Output Transformer (Advanced)#

OutputTransfomer is in general similar to Transformer. And any Transformer can be used as OutputTransformer. It is important to understand the difference between the operations transform and out_transform.

  • transform is lazy, Fugue does not ensure the compute immediately. For example, if using SparkExecutionEngine, the real compute of transform happens only when hitting an action, for example save.

  • out_transform is an action, Fugue ensures the compute happening immediately, regardless of what execution engine is used.

  • transform outputs a transformed dataframe for the following steps to use

  • out_transform is the last compute of a branch in the DAG, it outputs nothing.

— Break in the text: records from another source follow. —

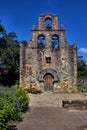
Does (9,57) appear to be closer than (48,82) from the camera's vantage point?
No

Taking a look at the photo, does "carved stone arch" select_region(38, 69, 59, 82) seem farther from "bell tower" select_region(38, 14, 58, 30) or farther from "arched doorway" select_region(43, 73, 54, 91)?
"bell tower" select_region(38, 14, 58, 30)

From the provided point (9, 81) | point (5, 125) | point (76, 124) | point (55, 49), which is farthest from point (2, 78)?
point (5, 125)

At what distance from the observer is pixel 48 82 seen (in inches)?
1247

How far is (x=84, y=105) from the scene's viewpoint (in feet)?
63.2

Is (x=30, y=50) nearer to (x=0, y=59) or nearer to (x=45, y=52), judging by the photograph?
(x=45, y=52)

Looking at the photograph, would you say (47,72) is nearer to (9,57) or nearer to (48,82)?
(48,82)

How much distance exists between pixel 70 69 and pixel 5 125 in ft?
73.8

You may find that transform().persist() can be an alternative to out_transform, it’s in general ok, but you must notice that, the output dataframe of a transformation can be very large, if you persist or checkpoint it, it can take up great portion of memory or disk space. In contrast, out_transform does not take any space. Plus, it is a more explicit way to show what you want to do.

A typical use case of output_transform is to save the dataframe in a custom way, for example, pushing to redis.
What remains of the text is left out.